Electricity demand in India would reach 840 GW by 2030 if the country’s gross domestic product grows at a rate of 6.5 per cent, as predicted.
To achieve its goal of generating 40 per cent of electricity from non-fossil fuels by 2030, India would have to install 500 GW of renewable energy generation capacity by 2028, according to Anand Kumar, Secretary of the Ministry of New and Renewable Energy, who was speaking at the India-Norway Business Summit 2019 which opened yesterday in New Delhi.
Of those 500 GW, 350 GW would be solar, 140 GW wind, and the remaining generation capacity would come from small hydro and biomass power.
India already has 75 GW of installed renewable energy capacity with another 46 GW under implementation. The 75 GW in place makes up around 22 per cent of the nation’s installed power generation capacity.
Is 100% renewable energy possible?
While the Indian government is looking at meeting 40 per cent of electricity demand from non-fossil fuels by 2030, an all-renewable energy system in 2050 is technically possible and economically viable for India, with the levelized cost of electricity expected to fall from the current €58/MWh (Rs4,626) to €52 under one scenario in a recent report, and to €46 in another that included demand for power, water desalination and non-energy industrial gas sectors.
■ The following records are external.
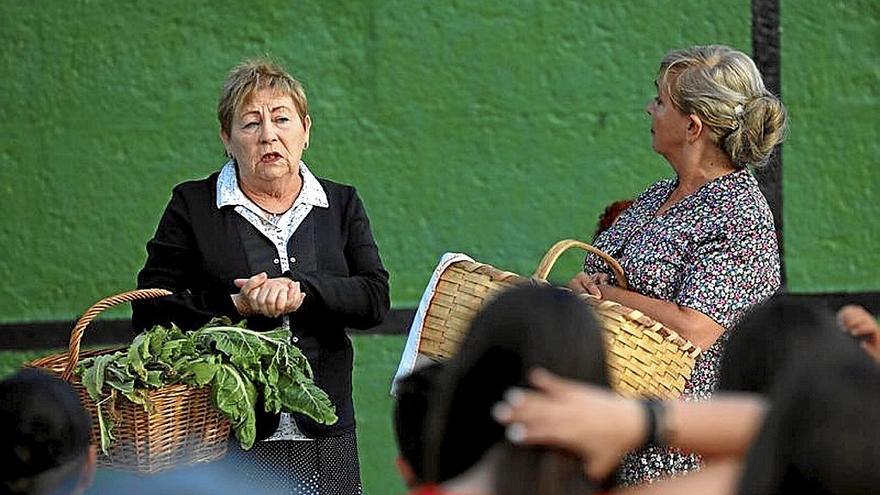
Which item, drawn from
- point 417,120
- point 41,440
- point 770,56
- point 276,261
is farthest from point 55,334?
point 41,440

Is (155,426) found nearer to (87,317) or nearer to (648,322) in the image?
(87,317)

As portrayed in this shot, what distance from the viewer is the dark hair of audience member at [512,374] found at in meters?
1.76

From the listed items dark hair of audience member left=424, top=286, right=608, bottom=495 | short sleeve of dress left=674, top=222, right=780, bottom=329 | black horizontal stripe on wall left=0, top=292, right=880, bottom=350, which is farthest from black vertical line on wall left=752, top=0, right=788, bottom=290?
dark hair of audience member left=424, top=286, right=608, bottom=495

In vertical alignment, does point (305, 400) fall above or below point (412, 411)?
below

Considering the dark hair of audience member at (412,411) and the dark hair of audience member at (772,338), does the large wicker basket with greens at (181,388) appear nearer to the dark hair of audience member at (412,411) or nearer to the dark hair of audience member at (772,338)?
the dark hair of audience member at (412,411)

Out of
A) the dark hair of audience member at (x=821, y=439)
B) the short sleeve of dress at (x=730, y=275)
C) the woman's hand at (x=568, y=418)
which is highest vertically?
the dark hair of audience member at (x=821, y=439)

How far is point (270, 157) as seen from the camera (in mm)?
3645

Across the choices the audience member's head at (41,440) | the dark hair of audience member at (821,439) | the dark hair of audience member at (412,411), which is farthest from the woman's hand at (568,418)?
the audience member's head at (41,440)

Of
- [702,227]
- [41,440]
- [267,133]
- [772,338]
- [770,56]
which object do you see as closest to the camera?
[772,338]

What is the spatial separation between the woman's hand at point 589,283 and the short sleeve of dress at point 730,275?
0.19 metres

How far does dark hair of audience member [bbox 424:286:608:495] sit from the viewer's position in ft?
5.76

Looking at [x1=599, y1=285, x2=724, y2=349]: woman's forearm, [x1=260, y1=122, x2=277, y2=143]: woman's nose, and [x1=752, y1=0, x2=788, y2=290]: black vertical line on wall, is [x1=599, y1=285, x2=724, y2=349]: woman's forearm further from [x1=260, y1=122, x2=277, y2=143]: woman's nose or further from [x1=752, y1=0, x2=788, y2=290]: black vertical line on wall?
[x1=752, y1=0, x2=788, y2=290]: black vertical line on wall

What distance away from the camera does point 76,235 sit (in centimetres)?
493

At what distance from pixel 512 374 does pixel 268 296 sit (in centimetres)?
174
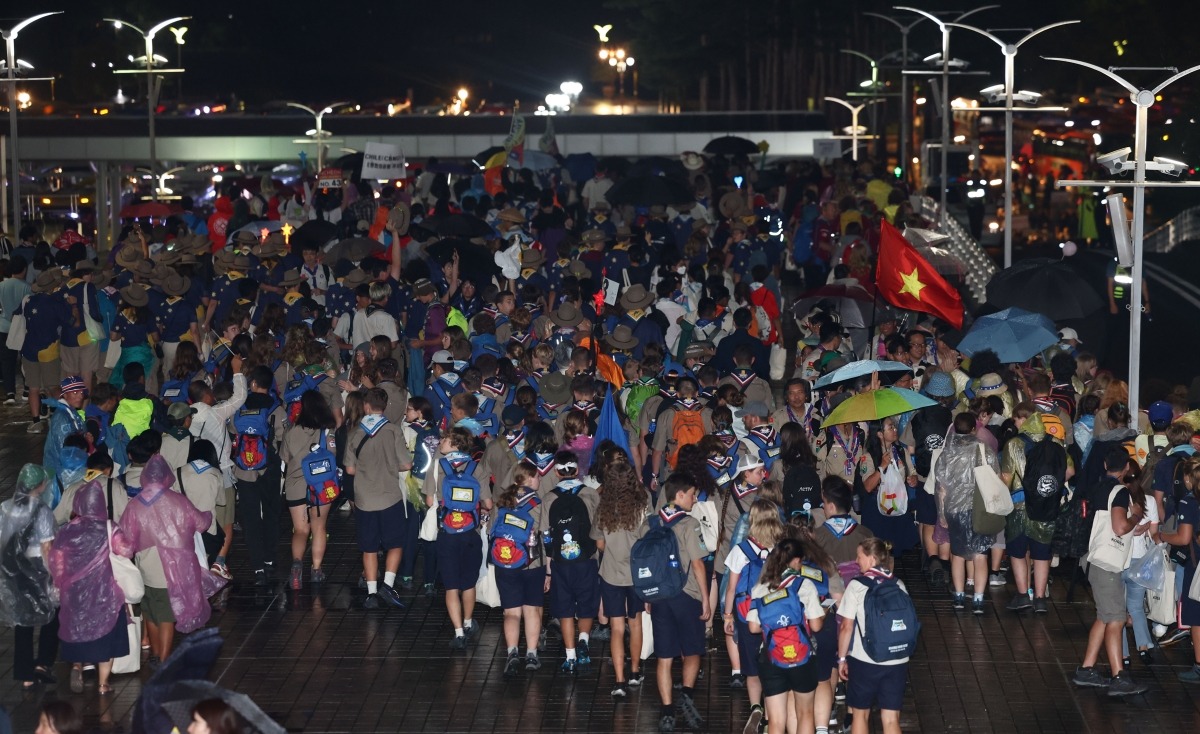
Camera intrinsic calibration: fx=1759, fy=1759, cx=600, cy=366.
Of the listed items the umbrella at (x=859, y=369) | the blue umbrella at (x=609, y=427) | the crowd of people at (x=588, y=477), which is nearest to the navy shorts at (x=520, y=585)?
the crowd of people at (x=588, y=477)

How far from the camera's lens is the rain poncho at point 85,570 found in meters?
10.9

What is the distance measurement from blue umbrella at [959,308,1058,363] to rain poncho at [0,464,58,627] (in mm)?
7484

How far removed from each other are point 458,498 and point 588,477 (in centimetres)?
90

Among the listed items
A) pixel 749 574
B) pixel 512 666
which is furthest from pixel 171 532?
pixel 749 574

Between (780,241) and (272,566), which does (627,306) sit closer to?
(272,566)

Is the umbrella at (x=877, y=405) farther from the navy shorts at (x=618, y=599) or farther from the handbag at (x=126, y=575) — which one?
the handbag at (x=126, y=575)

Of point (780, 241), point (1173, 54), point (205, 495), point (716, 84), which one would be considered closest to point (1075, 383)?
point (205, 495)

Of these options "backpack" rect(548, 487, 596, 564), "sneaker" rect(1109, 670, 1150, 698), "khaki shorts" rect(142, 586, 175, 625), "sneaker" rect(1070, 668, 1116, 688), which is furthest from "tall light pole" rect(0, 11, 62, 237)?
"sneaker" rect(1109, 670, 1150, 698)

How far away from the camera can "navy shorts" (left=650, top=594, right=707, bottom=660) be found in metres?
10.5

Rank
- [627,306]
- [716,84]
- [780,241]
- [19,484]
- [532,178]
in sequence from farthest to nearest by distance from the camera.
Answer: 1. [716,84]
2. [532,178]
3. [780,241]
4. [627,306]
5. [19,484]

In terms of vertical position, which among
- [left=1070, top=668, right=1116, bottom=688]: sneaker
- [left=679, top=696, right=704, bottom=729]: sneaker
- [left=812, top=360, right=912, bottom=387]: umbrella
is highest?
[left=812, top=360, right=912, bottom=387]: umbrella

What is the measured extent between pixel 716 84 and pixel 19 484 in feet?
271

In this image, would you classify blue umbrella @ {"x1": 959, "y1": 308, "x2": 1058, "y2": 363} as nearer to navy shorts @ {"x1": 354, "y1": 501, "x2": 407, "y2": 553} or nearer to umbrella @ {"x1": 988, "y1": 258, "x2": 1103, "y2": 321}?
umbrella @ {"x1": 988, "y1": 258, "x2": 1103, "y2": 321}

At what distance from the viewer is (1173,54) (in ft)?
145
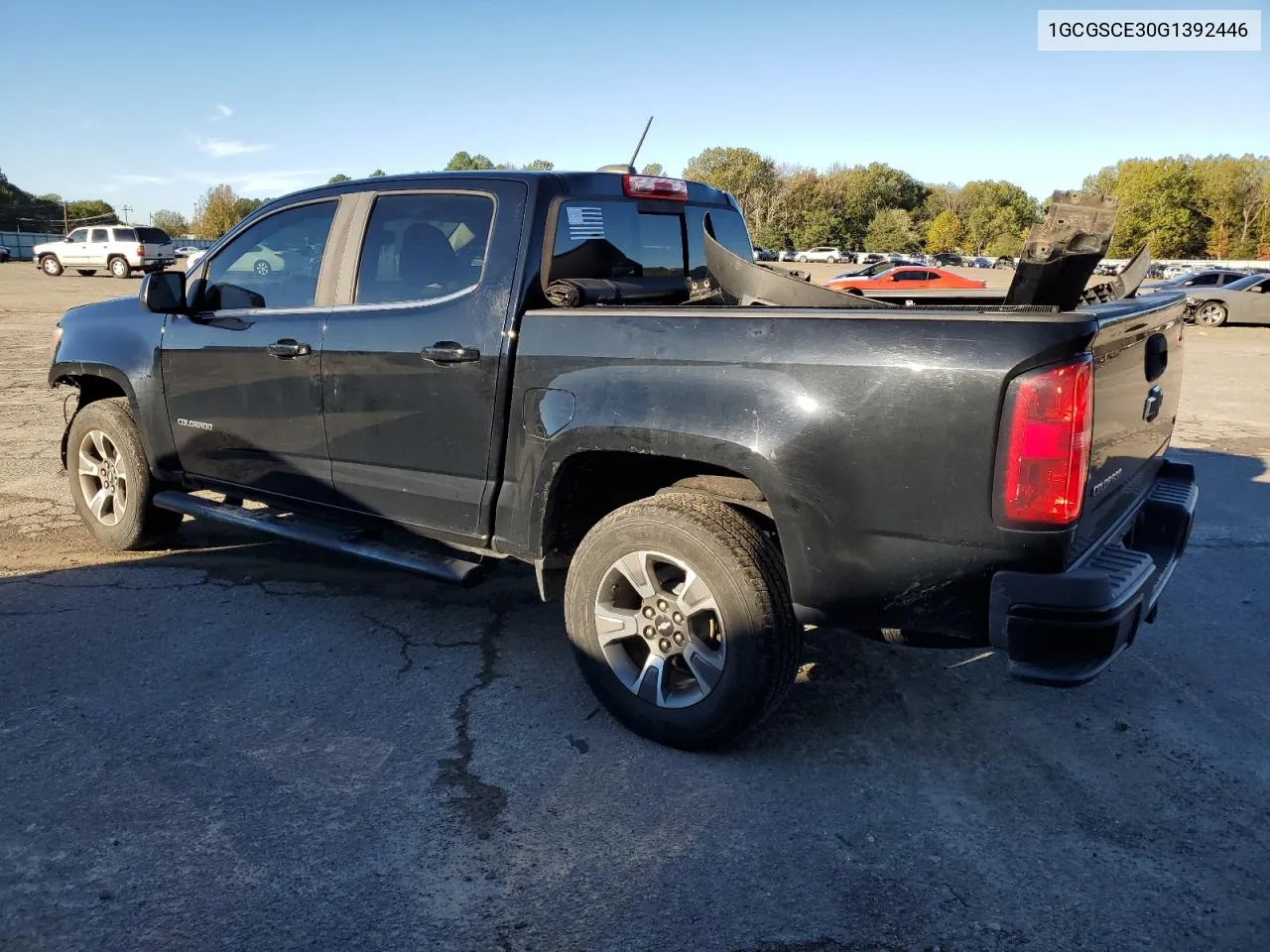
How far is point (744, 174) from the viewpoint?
328 feet

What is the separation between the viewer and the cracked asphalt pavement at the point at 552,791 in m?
2.48

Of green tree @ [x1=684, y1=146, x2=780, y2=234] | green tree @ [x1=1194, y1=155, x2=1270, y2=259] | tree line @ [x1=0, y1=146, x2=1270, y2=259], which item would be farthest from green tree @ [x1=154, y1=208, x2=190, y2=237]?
green tree @ [x1=1194, y1=155, x2=1270, y2=259]

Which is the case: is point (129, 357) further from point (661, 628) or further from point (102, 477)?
point (661, 628)

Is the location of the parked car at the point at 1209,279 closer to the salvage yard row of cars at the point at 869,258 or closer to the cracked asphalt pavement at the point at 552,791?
the cracked asphalt pavement at the point at 552,791

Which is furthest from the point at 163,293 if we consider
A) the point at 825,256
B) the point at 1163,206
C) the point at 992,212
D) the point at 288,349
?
the point at 992,212

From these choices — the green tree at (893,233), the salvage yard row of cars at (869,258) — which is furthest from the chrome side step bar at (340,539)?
the green tree at (893,233)

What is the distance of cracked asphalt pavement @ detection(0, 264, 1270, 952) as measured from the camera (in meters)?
2.48

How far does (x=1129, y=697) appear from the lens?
3.77m

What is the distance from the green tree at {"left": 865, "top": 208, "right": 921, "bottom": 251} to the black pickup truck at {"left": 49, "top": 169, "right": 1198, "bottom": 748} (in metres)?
106

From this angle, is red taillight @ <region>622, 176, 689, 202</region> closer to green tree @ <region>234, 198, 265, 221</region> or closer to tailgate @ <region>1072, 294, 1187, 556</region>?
tailgate @ <region>1072, 294, 1187, 556</region>

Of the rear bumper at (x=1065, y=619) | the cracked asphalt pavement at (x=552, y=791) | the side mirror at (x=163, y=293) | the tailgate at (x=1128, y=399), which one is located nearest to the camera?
the cracked asphalt pavement at (x=552, y=791)

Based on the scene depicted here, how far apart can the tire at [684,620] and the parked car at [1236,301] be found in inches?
956

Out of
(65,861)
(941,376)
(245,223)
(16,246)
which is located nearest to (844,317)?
(941,376)

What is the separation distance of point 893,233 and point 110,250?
86.3 m
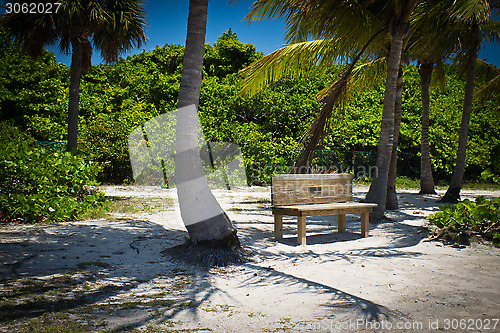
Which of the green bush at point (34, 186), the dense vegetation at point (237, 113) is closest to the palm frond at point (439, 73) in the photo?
the dense vegetation at point (237, 113)

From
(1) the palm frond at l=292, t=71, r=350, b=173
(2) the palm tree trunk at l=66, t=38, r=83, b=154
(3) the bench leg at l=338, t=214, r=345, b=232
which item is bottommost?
(3) the bench leg at l=338, t=214, r=345, b=232

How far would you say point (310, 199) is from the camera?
6.54 metres

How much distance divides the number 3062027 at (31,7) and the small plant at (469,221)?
9760 mm

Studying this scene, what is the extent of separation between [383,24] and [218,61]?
54.8 ft

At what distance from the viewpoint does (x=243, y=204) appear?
10516 millimetres

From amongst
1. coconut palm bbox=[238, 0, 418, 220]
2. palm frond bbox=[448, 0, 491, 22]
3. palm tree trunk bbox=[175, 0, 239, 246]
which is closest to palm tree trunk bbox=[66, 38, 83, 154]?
coconut palm bbox=[238, 0, 418, 220]

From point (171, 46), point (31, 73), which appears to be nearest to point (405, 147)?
point (171, 46)

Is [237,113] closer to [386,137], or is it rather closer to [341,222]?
[386,137]

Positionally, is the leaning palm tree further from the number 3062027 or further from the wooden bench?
the wooden bench

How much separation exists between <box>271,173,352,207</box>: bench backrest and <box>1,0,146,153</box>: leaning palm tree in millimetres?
6369

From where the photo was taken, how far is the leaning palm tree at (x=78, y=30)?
938 centimetres

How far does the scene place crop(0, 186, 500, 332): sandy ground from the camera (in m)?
3.00

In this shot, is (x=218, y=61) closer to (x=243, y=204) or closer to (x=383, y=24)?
(x=243, y=204)

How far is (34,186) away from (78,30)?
5.26 meters
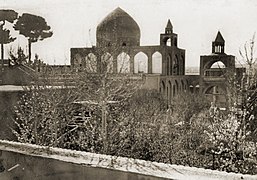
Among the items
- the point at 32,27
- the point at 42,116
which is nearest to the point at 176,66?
the point at 32,27

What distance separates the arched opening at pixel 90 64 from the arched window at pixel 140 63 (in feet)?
0.99

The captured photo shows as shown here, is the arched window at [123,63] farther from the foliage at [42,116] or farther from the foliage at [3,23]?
the foliage at [3,23]

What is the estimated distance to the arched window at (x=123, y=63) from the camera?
8.54 feet

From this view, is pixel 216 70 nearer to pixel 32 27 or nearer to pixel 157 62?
pixel 157 62

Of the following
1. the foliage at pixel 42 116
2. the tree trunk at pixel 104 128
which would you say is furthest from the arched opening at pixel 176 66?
the foliage at pixel 42 116

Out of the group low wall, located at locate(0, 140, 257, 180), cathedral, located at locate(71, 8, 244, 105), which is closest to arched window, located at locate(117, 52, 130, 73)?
cathedral, located at locate(71, 8, 244, 105)

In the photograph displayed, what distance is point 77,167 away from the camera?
81.7 inches

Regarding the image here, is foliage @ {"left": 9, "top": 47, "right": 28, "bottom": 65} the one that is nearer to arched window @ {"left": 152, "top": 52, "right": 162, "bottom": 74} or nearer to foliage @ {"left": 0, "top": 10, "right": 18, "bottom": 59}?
foliage @ {"left": 0, "top": 10, "right": 18, "bottom": 59}

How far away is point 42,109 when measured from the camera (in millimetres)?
3055

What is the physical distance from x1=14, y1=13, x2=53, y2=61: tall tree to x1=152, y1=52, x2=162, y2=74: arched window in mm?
779

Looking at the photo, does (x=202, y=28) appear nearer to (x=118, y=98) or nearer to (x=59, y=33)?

The study, by Finland’s Lappeenranta University of Technology, stated the price of electricity in India would retreat further if subsidy schemes from the government were taken into account.
The report aims to demonstrate a fully sustainable energy system could be cheaper than the current system without subsidies. The energy system envisioned would be mainly based on PV, with batteries supplying electricity at night and in early morning hours.
However, the large scale deployment of renewables in future would require storage solutions to balance intermittency and create a more reliable and ﬂexible electricity distribution system.
Prime Minister Narendra Modi has made solar power a central plank of his administration and with traditional political force the Indian National Congress widely expected to eat into the big majority held by Modi’s Bharatiya Janata Party in this year’s general election, it is unclear whether a new government would place as much faith in the technology.